File locale_support.h¶

File List > base > locale_support.h
/*
 * Copyright 2008 Search Solution Corporation
 * Copyright 2016 CUBRID Corporation
 *
 *  Licensed under the Apache License, Version 2.0 (the "License");
 *  you may not use this file except in compliance with the License.
 *  You may obtain a copy of the License at
 *
 *      http://www.apache.org/licenses/LICENSE-2.0
 *
 *  Unless required by applicable law or agreed to in writing, software
 *  distributed under the License is distributed on an "AS IS" BASIS,
 *  WITHOUT WARRANTIES OR CONDITIONS OF ANY KIND, either express or implied.
 *  See the License for the specific language governing permissions and
 *  limitations under the License.
 *
 */


/*
 * locale_support.h : Locale support using LDML files
 *
 */

#ifndef _LOCALE_SUPPORT_H_
#define _LOCALE_SUPPORT_H_

#ident "$Id$"

#include <stddef.h>
#include "porting.h"
#include "dbtype_def.h"
#include "locale_lib_common.h"

/* Maximum Unicode characters
 * Do not change this above 65536 */
#define MAX_UNICODE_CHARS 65536

/* Allowed multiplier for data string casing.
 * How many times a string can grow or shrink (in characters) when performing
 * lower / upper */
#define INTL_CASING_EXPANSION_MULTIPLIER 2

/* Allowed multiplier for identifier casing.
 * How many times a string identifier can grow (in bytes size) when
 * performing lower / upper on DB identifiers.
 * This growing can occur only in UTF-8 charset (see Unicode data, for example
 * lower case for U+023A is U+2C65 - 2 bytes to 3 bytes).
 * This restriction does not apply to user strings.
 * The Turkish rules for casing do not apply on identifiers, only for user
 * strings. Identifier casing rules are the same for locales, assuming they
 * use the same charset and Unicode data (built-in en_US.utf8,ko_KR.utf8 and
 * tr_TR.utf8 have different Unicode data then LDML de_DE.utf8, hence they
 * produce different identifier casing rules).
 */
#define INTL_IDENTIFIER_CASING_SIZE_MULTIPLIER 2

/* Mask for next sequence. Used to determine next string in sorting order
 * in LIKE operator.
 * If the value of 'next' has this bit set, then the next sequence is a
 * contraction, and the lower part of value indicates the contraction id
 * Otherwise, the 'next' value indicates a Unicode codepoint */
#define INTL_MASK_CONTR  0x80000000

#define INTL_IS_NEXT_CONTR(v) \
  (((v) & INTL_MASK_CONTR) == INTL_MASK_CONTR)

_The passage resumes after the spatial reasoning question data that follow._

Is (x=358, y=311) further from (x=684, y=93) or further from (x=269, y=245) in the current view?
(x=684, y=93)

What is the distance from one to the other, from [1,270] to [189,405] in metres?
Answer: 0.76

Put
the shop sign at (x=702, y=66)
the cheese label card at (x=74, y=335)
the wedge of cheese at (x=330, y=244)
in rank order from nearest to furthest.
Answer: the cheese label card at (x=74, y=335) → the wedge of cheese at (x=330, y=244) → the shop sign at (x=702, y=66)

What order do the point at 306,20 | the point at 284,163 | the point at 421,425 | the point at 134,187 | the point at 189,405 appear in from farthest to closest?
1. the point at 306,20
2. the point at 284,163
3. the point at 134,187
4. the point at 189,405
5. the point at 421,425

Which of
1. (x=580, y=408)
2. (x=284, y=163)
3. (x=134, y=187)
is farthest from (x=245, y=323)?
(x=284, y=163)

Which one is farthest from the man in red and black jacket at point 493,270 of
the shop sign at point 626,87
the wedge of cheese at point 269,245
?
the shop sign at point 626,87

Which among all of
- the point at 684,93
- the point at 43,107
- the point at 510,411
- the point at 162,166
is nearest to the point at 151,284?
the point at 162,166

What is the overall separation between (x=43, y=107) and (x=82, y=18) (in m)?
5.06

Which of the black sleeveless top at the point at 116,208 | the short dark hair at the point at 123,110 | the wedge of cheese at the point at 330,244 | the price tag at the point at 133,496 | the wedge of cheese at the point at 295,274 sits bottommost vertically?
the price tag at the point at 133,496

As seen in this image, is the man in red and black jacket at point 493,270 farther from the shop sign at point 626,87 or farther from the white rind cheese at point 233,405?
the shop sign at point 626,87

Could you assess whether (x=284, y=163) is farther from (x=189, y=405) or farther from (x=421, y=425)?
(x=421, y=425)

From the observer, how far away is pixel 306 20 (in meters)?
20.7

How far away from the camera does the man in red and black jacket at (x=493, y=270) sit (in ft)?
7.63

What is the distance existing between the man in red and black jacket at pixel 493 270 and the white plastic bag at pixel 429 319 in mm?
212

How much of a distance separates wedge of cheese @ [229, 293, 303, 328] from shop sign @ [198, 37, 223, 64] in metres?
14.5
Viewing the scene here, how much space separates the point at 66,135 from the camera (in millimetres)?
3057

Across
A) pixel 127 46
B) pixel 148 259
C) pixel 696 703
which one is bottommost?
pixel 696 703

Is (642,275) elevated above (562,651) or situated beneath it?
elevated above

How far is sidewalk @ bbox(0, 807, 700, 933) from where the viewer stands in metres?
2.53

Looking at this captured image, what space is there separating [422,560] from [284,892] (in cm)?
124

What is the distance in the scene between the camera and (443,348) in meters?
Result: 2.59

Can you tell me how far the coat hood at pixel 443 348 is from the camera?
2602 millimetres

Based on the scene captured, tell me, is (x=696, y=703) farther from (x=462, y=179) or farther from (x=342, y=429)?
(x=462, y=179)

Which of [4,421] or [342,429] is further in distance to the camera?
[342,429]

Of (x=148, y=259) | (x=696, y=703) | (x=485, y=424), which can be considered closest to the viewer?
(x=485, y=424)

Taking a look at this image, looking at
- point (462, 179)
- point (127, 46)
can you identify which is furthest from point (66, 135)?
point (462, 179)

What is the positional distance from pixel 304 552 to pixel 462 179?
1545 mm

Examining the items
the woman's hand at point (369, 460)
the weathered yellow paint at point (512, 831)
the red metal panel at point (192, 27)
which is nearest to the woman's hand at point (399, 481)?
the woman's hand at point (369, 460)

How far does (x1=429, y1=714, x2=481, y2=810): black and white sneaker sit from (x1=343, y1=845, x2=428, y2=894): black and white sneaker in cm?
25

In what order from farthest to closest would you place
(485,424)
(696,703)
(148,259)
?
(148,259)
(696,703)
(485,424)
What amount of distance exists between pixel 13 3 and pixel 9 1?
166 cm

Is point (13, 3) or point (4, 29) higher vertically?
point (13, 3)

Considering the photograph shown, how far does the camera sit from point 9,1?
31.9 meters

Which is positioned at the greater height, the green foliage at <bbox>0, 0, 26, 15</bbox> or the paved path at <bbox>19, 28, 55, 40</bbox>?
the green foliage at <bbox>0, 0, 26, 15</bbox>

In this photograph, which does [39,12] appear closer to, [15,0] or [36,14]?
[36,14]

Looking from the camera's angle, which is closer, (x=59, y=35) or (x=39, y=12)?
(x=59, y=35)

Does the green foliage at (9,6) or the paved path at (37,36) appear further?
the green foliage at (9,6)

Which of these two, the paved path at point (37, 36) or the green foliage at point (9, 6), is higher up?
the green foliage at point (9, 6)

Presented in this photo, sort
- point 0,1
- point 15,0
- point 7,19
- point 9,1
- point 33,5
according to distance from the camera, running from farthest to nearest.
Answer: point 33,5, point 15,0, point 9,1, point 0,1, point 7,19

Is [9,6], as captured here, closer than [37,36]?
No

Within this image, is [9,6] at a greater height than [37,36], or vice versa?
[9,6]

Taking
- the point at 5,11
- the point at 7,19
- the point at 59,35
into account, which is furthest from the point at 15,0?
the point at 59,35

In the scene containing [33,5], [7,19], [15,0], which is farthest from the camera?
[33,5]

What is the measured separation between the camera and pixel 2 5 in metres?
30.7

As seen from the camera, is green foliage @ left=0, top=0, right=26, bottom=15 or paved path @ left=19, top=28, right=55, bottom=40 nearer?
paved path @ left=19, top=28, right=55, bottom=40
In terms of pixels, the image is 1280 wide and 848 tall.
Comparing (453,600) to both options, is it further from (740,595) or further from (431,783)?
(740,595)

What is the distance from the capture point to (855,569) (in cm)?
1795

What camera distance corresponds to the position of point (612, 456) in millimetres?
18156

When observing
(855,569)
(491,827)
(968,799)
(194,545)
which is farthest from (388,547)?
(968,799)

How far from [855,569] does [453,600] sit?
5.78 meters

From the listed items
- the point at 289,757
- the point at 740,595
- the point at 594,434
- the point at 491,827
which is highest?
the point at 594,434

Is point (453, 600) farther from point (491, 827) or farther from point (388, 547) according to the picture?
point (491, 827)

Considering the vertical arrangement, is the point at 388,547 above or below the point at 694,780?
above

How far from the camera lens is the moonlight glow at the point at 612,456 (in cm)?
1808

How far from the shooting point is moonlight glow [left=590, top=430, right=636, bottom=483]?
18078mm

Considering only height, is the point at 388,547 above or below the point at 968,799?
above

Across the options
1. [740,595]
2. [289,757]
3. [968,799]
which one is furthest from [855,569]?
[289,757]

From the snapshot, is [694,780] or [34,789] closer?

#define INTL_GET_NEXT_CONTR_ID(v) ((v) & (~INTL_MASK_CONTR))

/*
 * Encoding of L1-L3 UCA weights on 32 bit unsigned int:
 * 33333332 22222222 1111111 1111111
 * L1 = 0000-ffff
 * L2 = 0000-01ff
 * L3 = 0000-007f
 */
#define UCA_GET_L1_W(v) ((v) & 0x0000ffff)
#define UCA_GET_L2_W(v) (((v) & 0x01ff0000) >> 16)
#define UCA_GET_L3_W(v) (((v) & 0xfe000000) >> 25)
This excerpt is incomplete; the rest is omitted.